I seem to recall that the Obama
administration was "appalled" by civilian casualties during the most
recent Israeli military action in Gaza -- "totally unacceptable and
totally indefensible" was how it described an Israeli strike on a UN
school being used as a shelter for civilians. I don't say it was wrong to speak
out then; I do say it is wrong now to lower the bar for authorising air strikes
against IS.
But let's be absolutely clear: IS
do need to be confronted and defeated. The argument is not about the goal, but about
the means. A horrific UN report published yesterday accused the group of
carrying out mass executions, abducting women and
girls as sex slaves, and using child soldiers in what it said may amount to
systematic war crimes.
According to the UN High Commissioner
for Human Rights, Zeid Ra'ad al Hussein: "The array of violations and
abuses perpetrated by ISIL and associated armed groups is staggering, and many
of their acts may amount to war crimes or crimes against humanity."
So instead of air strikes aimed
at solitary military vehicles trundling through the desert, or apartment blocks
where IS leaders may or may not be sheltering, perhaps there's another way. A
way that would mean turning our attention back to Syria, which is where IS is
based, where it is strongest, and where it has greatest freedom of action.

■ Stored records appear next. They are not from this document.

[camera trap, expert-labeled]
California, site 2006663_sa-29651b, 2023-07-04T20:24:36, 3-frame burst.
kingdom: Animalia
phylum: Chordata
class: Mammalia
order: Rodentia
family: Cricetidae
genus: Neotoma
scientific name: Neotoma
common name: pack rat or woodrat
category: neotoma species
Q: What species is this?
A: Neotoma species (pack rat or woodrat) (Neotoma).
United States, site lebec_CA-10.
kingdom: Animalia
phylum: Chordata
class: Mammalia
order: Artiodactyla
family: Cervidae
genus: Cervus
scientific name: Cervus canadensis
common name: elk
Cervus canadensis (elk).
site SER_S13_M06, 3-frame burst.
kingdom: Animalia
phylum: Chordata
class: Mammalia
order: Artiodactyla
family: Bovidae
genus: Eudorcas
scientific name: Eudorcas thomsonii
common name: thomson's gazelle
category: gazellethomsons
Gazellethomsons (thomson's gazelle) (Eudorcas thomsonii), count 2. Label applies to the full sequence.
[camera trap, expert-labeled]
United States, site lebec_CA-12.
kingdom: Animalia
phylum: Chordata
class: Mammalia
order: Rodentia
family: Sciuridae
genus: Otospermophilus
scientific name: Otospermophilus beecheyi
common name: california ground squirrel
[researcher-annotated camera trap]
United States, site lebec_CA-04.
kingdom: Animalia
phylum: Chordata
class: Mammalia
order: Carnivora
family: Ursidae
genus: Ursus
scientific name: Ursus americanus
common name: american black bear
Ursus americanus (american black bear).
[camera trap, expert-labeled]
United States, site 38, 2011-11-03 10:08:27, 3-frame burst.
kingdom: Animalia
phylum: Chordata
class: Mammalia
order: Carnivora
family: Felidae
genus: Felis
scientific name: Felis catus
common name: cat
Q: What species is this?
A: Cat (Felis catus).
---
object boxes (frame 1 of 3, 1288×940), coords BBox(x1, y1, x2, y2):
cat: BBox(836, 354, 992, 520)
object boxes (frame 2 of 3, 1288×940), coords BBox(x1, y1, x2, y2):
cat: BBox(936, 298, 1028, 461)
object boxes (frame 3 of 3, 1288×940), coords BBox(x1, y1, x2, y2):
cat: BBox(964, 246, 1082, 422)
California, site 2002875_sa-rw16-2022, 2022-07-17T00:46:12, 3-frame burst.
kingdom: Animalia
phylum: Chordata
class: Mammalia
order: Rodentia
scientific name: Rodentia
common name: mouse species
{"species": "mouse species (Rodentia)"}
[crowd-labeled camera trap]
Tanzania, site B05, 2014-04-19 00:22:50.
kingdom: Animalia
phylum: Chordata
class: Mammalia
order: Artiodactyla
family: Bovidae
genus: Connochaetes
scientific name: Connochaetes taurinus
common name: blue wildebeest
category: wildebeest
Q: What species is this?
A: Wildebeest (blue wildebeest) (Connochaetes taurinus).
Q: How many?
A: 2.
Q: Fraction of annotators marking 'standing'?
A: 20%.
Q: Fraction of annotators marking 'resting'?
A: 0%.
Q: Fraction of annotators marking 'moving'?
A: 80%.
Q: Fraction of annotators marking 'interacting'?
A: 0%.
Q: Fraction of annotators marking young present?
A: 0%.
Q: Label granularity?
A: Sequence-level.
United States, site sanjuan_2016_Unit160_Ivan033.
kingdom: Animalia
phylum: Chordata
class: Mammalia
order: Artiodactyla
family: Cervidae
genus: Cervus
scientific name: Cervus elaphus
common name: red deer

In a fascinating recent article
for the New York Review of Books, two former senior US National Security
Council officials, Steven Simon and Jonathan Stevenson, sketched out a very
different approach, starting from the premise that the best way to defeat IS is
to change the balance of forces on the ground in Syria.
"The Syrian state has
already effectively collapsed," they wrote. "The country has split
into pieces, is stuck in a civil war now in its fourth year, and is
experiencing one of the largest humanitarian crises since World War II, with
almost 200,000 dead, over 3 million refugees, and 6.5 million internally
displaced people. Continued intense fighting will only amplify the havoc wreaked
by ISIS and other jihadist groups."
What they propose is that the UN
tries to encourage locally-negotiated truces between government and rebel
forces -- they say many unofficial truces are already in place, in and around
cities like Damascus, Homs and Hama. "The most realistic short-term policy
goal in Syria is to find ways to limit the areas of the country in direct
conflict, with the aim of both containing extremist violence and significantly
reducing the number of non-combatant deaths.
"This goal is not as
far-fetched as it sounds, and there is already a basis for pursuing it: through
a series of local cease-fires that could, if properly implemented and enforced,
provide a path toward stability in several regions of the country, even as
conflict continues elsewhere."
It would mean acknowledging an
uncomfortable new reality: that the alliance of Western and Arab forces
confronting IS are now on the same side as President Assad. It may be only
temporary, and it can probably never be openly admitted, but there are some
signs that both sides understand that IS pose a greater threat to each of them
than they do to each other.
Peace, like democracy, cannot be
imposed from above, or from outside. But if the two sides in Syria's civil war
can agree to at least a few temporary local truces, they may be better able to
turn their attention to IS. That's certainly what would be in their best
interests, and in the interests of their foreign backers, whether Iran, Saudi
Arabia, Qatar or Turkey.
It is local people who will
defeat IS, both in Syria and in Iraq. Yes, foreign powers can help, by training
them and arming them. But not by bombing them and their families.